→ **REQUESTS**
**a)** For each statement below, say whether it agrees with the computing system passage, answering yes or no and quoting the deciding words of the passage. (i) The motherboard 1702 may be a daughterboard mounted on a main board. (ii) All other components of computing system 1700 must be physically and electrically coupled to the motherboard 1702. (iii) The communication chip 1706 can be integrated into the processor 1704.
**b)** In one to three sentences, explain what the computing system passage gives as the basis for computing system 1700 including other components, and how it says those components may relate to the motherboard 1702.

→ **READING PASSAGE**
################

FIG. 17 is an example computing system implemented with one or more of the integrated circuit structures as disclosed herein, in accordance with some embodiments of the present disclosure. As can be seen, the computing system 1700 houses a motherboard 1702. The motherboard 1702 may include a number of components, including, but not limited to, a processor 1704 and at least one communication chip 1706, each of which can be physically and electrically coupled to the motherboard 1702, or otherwise integrated therein. As will be appreciated, the motherboard 1702 may be, for example, any printed circuit board (PCB), whether a main board, a daughterboard mounted on a main board, or the only board of system 1700, etc.

Depending on its applications, computing system 1700 may include one or more other components that may or may not be physically and electrically coupled to the motherboard 1702. These other components may include, but are not limited to, volatile memory (e.g., DRAM), non-volatile memory (e.g., ROM), a graphics processor, a digital signal processor, a crypto processor, a chipset, an antenna, a display, a touchscreen display, a touchscreen controller, a battery, an audio codec, a video codec, a power amplifier, a global positioning system (GPS) device, a compass, an accelerometer, a gyroscope, a speaker, a camera, and a mass storage device (such as hard disk drive, compact disk (CD), digital versatile disk (DVD), and so forth). Any of the components included in computing system 1700 may include one or more integrated circuit structures or devices configured in accordance with an example embodiment (e.g., a module including an integrated circuit device on a substrate, the substrate having one or more semiconductor devices with source or drain regions with conductive contacts wrapped around the source or drain regions, as variously provided herein). In some embodiments, multiple functions can be integrated into one or more chips (e.g., for instance, note that the communication chip 1706 can be part of or otherwise integrated into the processor 1704).

################

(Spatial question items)

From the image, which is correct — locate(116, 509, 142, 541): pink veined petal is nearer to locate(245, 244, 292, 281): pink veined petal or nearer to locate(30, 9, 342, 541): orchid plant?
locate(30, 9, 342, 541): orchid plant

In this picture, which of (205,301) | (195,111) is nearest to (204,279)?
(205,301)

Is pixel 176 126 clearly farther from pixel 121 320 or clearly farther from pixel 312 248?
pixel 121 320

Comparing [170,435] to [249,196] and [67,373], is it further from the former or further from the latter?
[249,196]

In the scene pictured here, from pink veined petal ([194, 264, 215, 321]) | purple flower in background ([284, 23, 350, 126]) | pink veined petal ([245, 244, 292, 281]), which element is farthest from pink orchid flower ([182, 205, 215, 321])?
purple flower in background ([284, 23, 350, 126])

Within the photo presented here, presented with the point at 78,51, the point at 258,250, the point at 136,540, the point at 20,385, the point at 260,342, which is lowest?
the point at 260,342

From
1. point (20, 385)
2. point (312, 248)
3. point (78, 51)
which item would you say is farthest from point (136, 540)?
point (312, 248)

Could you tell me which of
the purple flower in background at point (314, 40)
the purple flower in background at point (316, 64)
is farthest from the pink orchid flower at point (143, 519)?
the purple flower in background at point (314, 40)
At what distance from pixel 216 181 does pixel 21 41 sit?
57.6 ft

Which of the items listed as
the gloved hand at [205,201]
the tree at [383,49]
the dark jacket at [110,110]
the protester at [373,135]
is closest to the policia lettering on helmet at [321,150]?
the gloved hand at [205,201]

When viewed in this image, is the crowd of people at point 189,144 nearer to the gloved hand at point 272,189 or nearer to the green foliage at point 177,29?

################

→ **ANSWERS FOR THE TASKS**
**a)**
(i) Yes: "a daughterboard mounted on a main board"
(ii) No: "may or may not be physically and electrically coupled to the motherboard 1702"
(iii) Yes: "the communication chip 1706 can be part of or otherwise integrated into the processor 1704"

**b)** Whether computing system 1700 includes one or more other components depends on its applications. These components may or may not be physically and electrically coupled to the motherboard 1702.